Song by Bobby Blue Bland Bill Harvey Orhestra
- A-side: "I Smell Trouble"
- B-side: "Don't Want No Woman"
- Released: 1957
- Length: 2:33
- Label: Duke 167
- Songwriter: Robey

= I Smell Trouble =

"I Smell Trouble" was a 1957 single for Bobby Blue Bland which was a hit for him. It was also a 1964 single for Little Johnny Taylor which became a hit.

==Overview==
"I Smell Trouble" was a 1957 song written by Don Robey. It was registered in January 1957.

==Bobby Bland version==

===Background===
It was reported in the 23 March 1957 issue of The Cash Box that Bobby Bland's "I Smell Trouble" was "Zooming like a comet". According to composer Robey, the B side, "Don’t Want No Woman" was just as good and the DJs had a two-sider to work on. According to the 13 April issue of The Cash Box, Robey was pleased with the money that "I Smell Trouble" was making.

===Reception===
The record was reviewed in the 16 March 1967 issue of The Billboard. The reviewer noted the style of Bobby Bland coming across, saying that his "clear-toned, florid wailing style rarely has come across with more poignant effect". The well recorded backing which the reviewer called "down home" was also noted.

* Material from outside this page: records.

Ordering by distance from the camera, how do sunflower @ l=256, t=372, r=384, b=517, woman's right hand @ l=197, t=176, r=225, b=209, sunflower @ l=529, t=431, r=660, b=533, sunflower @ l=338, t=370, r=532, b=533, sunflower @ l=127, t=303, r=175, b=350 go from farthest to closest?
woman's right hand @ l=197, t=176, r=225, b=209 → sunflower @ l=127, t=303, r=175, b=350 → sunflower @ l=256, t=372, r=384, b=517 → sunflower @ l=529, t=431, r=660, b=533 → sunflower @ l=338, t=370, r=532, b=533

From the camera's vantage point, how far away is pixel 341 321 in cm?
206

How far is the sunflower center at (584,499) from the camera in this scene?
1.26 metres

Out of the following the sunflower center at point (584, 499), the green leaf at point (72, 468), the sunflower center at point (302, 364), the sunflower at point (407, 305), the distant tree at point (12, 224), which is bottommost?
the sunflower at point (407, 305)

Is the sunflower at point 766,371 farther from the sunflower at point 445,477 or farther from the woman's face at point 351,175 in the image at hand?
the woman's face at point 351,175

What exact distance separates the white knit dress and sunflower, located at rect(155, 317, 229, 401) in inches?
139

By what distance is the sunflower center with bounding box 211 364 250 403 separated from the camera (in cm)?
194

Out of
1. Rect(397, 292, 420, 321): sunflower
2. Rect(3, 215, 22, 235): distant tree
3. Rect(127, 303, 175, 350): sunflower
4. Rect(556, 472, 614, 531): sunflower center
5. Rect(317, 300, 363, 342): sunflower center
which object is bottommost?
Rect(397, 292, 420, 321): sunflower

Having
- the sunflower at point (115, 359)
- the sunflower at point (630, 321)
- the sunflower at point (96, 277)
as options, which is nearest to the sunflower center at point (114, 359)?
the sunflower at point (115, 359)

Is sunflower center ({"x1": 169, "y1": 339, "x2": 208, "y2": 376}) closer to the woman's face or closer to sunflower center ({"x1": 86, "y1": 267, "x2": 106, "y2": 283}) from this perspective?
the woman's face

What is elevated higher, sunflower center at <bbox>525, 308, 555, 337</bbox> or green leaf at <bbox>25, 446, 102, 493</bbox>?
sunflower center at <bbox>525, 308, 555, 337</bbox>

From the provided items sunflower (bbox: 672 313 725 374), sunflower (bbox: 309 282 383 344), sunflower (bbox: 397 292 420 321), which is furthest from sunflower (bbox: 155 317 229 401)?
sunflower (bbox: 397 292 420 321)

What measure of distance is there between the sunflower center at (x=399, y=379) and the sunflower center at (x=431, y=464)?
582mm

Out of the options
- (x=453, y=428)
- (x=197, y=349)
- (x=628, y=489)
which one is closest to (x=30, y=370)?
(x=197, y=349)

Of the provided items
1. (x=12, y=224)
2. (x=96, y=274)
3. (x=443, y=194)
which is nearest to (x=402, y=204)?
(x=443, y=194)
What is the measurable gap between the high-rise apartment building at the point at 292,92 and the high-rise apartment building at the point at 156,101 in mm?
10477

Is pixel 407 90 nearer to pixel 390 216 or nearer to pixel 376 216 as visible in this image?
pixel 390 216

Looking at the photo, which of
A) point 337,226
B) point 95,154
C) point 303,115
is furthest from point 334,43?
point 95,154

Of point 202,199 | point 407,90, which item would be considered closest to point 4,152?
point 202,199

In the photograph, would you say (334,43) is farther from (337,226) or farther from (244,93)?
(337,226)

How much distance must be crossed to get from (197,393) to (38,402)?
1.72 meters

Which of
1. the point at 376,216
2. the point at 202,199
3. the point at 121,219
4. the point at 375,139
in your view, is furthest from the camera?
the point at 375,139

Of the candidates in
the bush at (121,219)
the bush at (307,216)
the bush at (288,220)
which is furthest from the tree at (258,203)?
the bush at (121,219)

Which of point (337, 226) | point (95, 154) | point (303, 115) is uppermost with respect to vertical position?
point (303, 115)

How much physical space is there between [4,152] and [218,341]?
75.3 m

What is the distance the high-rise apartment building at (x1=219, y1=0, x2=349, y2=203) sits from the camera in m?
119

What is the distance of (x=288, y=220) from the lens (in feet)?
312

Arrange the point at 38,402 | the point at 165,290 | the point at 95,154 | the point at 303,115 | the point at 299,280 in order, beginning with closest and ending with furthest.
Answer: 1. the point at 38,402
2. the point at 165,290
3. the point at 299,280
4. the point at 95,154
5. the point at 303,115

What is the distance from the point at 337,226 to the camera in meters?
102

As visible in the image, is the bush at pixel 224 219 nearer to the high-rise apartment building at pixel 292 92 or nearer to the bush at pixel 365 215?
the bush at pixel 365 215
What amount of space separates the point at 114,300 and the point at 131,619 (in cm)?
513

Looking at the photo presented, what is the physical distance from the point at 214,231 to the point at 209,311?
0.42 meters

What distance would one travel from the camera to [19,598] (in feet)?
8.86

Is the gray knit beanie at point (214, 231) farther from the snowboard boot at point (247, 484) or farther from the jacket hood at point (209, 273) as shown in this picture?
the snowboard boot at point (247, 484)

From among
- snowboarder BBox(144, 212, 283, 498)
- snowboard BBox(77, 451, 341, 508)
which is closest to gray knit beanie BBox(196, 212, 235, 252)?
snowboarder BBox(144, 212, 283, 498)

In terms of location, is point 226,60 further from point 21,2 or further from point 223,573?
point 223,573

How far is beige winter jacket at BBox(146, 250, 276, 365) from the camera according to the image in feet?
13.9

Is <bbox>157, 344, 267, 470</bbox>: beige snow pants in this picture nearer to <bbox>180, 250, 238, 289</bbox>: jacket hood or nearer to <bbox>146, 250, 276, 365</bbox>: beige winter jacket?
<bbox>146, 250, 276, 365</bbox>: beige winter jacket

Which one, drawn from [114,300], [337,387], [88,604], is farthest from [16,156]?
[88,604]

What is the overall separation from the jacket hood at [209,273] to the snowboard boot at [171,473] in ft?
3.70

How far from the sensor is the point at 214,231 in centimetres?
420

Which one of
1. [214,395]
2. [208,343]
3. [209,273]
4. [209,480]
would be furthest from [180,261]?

When the record was released, it had an immediate sales reaction.
===Charts===
For the week of 20 April 1957, "I Smell Trouble was at no. 10 on the Cash Box Hot, Chicago chart, and no. 1 in Memphis chart. It had also debuted at no. 20 in The Nation's R&B Top 20 chart.
Also that week, "Don't Want No Woman" was a "Territorial Tip", one of the chart highlights Rhythm and Blues records that showed regional action but hadn't yet reached the Top 20. It was also at no. 9 on the Cash Box Hot, Dallas chart. "I Smell Trouble" peaked at no. 14 on The Cash Box The Nation's Top 20 for the week of 27 April.

==Little Johhny Taylor version==

===Charts===
For the week of 17 October 1964, Little Johnny Taylor's version of "I Smell Trouble" debuted at no. 40 in the Record World Top 40 R&B chart. The record was at no. 37 for the week of 7 November.

The record also got to no. 41 on the Billboard R&B chart.